== Raw rows ==
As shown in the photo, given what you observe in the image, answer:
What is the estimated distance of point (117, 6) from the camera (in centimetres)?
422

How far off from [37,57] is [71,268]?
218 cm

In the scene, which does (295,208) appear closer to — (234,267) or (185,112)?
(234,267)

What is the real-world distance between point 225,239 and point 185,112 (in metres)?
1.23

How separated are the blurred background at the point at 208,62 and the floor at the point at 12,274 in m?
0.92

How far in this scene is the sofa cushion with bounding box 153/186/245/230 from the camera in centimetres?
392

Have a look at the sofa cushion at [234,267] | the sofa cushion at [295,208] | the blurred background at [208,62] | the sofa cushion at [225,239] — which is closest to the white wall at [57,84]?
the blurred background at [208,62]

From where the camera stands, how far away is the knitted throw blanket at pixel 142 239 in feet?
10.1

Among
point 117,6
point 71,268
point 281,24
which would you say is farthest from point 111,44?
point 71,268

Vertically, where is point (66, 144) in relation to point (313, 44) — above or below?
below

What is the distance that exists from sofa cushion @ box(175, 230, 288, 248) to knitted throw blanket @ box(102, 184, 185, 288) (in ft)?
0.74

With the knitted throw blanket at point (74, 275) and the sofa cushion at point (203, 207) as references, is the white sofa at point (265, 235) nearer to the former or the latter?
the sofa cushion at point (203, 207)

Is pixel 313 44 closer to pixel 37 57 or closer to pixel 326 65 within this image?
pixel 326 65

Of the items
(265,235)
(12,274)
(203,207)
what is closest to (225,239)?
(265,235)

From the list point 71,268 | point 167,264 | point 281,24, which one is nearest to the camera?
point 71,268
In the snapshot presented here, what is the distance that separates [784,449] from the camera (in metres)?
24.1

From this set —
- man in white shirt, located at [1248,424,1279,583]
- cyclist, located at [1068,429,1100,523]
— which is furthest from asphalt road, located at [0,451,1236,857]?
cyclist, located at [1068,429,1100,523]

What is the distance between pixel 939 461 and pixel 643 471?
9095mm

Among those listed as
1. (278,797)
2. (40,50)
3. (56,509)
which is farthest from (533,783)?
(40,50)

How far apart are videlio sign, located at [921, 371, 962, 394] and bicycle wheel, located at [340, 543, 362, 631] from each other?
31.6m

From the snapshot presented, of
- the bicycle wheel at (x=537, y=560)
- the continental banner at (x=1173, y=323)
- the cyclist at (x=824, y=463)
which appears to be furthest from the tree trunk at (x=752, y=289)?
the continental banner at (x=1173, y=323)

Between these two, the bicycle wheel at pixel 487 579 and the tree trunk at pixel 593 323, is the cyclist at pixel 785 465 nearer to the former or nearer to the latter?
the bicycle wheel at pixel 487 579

== Exercise description ==
Give again, word for word, everything from the line containing "Between these two, the" down to the end of the rows.

== Response for this exercise ==
Between these two, the bicycle wheel at pixel 487 579 and the tree trunk at pixel 593 323, is the cyclist at pixel 785 465 nearer to the former or nearer to the latter?
the bicycle wheel at pixel 487 579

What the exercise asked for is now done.